An application for parochial relief who had been for three months receiving continually increasing allowances, but who was not on the permanent roll, applied to the Inspector of the Poor of Lanark on the 22d of May for further relief. She then received a shilling, and was told not to come back till the 8th of June, when her case would be considered by the board. On the 31st of May she presented a petition to the Sheriff, setting forth these circumstances, and praying that the inspector should be ordained to award her relief. The Sheriff-Substitute (Dyce) held the question to be one as to adequacy of relief, not of refusal, and therefore that his jurisdiction was excluded, the petitioner's remedy being a complaint to the Board of Supervision under section 74 of the Poor Law Amendment Act. On appeal, the Sheriff (Alison) altered, holding that the allowance of such a small sum for such a long period amounted substantially to a refusal of relief. The inspector advocated.
A debate took place before the Lord Ordinary on the question of law disposed of by the Sheriffs, but his Lordship was of opinion that it was necessary that there should be a proof of the averments of parties. A proof was accordingly taken. After a second debate, the Lord Ordinary returned, on the same grounds, to the interlocutor of the Sheriff-Substitute. His Lordship further held that the petitioner's case was excluded by the judgment of the Court in the case of Johnstone v. Black, July 13, 1859, 21 D. 1293.
The petitioner (respondent) reclaimed.
W. A. Brown for her argued—There are two facts in the case beyond dispute (1) that for a period of three weeks the petitioner was left to depend for her maintenance on a sum of one shilling; and (2) that she never was at any time entered in the permanent, but was throughout placed on the casual roll of paupers. It is not disputed that a pauper, refused relief, has a right of action before the Sheriff, and the Sheriff-Depute was right in holding that the allowance of so small a sum for such a long period is virtually a refusal of relief. The circumstances of the case, therefore, would have given the petitioner the remedy of appeal to the Sheriff even if she had been placed on the permanent roll of paupers. But being only on the casual roll, she is not a poor person having legal rights in the sense of the 33d section of the Poor Law Amendment Act, and therefore the remedy of appeal to the Board of Supervision was not competent to her, because that is only given to those who are on the permanent roll, and thereby have legal rights as paupers. The case quoted by the Lord Ordinary has no application whatever to the circumstances of this action. That was a case where the Court held that the administration of temporary relief did not operate to the effect of destroying a settlement on the ground that the relieving parish did no more than discharge the obligation which was incumbent on the parish where the pauper had a settlement. That case went no length at all to decide that a person receiving temporary relief was entitled to avail himself of the privileges accorded to paupers by the Poor Law Act, who are on the permanent roll.
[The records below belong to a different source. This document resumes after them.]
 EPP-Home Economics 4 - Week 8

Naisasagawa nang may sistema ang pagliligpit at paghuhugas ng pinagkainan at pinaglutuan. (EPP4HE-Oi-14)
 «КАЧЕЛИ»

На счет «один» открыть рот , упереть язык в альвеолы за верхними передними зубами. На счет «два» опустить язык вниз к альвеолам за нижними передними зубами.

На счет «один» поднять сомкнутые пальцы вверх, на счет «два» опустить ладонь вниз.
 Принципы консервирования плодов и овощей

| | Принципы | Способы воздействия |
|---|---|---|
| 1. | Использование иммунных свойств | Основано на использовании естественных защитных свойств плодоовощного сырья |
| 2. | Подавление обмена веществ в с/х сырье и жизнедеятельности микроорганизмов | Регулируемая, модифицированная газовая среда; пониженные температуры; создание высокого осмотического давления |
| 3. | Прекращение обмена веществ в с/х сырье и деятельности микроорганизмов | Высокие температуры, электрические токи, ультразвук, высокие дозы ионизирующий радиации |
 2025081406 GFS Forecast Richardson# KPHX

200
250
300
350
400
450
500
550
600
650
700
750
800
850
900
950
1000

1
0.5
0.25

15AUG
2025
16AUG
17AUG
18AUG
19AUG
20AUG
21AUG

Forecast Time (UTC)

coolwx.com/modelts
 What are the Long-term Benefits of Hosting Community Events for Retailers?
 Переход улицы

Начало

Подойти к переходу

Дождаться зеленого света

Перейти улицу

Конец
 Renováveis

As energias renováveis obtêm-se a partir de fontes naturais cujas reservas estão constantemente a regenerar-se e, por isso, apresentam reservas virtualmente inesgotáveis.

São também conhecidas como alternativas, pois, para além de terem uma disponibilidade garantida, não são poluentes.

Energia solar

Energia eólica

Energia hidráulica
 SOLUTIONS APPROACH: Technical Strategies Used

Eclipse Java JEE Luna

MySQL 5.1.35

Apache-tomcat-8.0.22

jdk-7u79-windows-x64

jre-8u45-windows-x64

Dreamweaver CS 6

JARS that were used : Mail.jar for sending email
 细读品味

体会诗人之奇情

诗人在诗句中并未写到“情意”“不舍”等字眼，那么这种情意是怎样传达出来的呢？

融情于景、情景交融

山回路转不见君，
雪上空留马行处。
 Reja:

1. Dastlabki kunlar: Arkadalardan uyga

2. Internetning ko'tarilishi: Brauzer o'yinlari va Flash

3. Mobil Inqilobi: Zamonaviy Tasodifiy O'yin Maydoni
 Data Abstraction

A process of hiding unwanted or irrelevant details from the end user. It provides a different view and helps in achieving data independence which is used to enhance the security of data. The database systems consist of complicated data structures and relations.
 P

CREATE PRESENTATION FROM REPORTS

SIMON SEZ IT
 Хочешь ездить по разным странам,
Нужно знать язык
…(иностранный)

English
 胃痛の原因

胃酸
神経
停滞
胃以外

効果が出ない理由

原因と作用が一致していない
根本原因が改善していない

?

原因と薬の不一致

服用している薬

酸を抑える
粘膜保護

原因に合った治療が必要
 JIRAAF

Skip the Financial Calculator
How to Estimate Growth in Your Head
John Marshall, for the respondent, was not called upon.
The Lord President said the case would be continued till the Court had an opportunity of inquiring into the practice of the Board of Supervision.
At advising—
The Lord President—This is an advocation from the Sheriff Court of Lanarkshire. The Lord Ordinary has advocated the cause, and altered the interlocutor of the Sheriff. We have a reclaiming-note before us against that interlocutor. The case arose on an application to the Sheriff by a pauper, or a person in need of relief, on the footing that relief had been refused by the inspector. The application was made under the 73d section of the Poor Law Amendment Act. The question then came to be whether this person was in. the predicament of one who had been refused relief, or in the predicament of one whose relief was inadequate. It was contended, on behalf of the petitioner, that she was not in the position of one who had the remedy competent under the 74th section of the Act. It appears that she obtained relief from the inspector for three months, getting monthly allowances during that period. But it is said she was not entered on the regular roll of paupers, and it is contended that not being so, she was not entitled to appeal to the Board of Supervision. It appears that the allowance given to her was not large, and that it was given to her monthly, but it was given to her in advance, and she was told, on the 22d of May, that she should get no more until another meeting of the board. I think it is quite clear that relief which is merely exhausted cannot be called a refusal of relief. I had very little doubt, on a reading of the statute, that this party was not in the predicament of being refused relief under the 73d section. But then it was contended that she could not obtain redress under the 74th section of the Act, because, not being on the permanent roll of paupers, she had not legal rights provided for by the Act. I don't think the fact of being on the roll is the test of having right to this redress, and any omission on the part of the inspector will not debar a party from the remedy competent under the 74th section. I accordingly thought it proper to inquire in regard to the practice, and I have inquired, and I find that a party who has at any time received parochial relief is recognised as a pauper entitled to complain to the Board of Supervision. I think that this practice is in accordance with the principle of the statute, and with reason. I think, therefore, that the Lord Ordinary and the Sheriff-Substitute are right, and that the Sheriff is wrong.
The other Judges concurred.
The judgment of the Lord Ordinary was accordingly adhered to, with additional expenses.
Solicitors: Agents for Advocator— Bell & Maclean, W.S.
Agents for Respondent— Macnaughton & Finlay, W.S.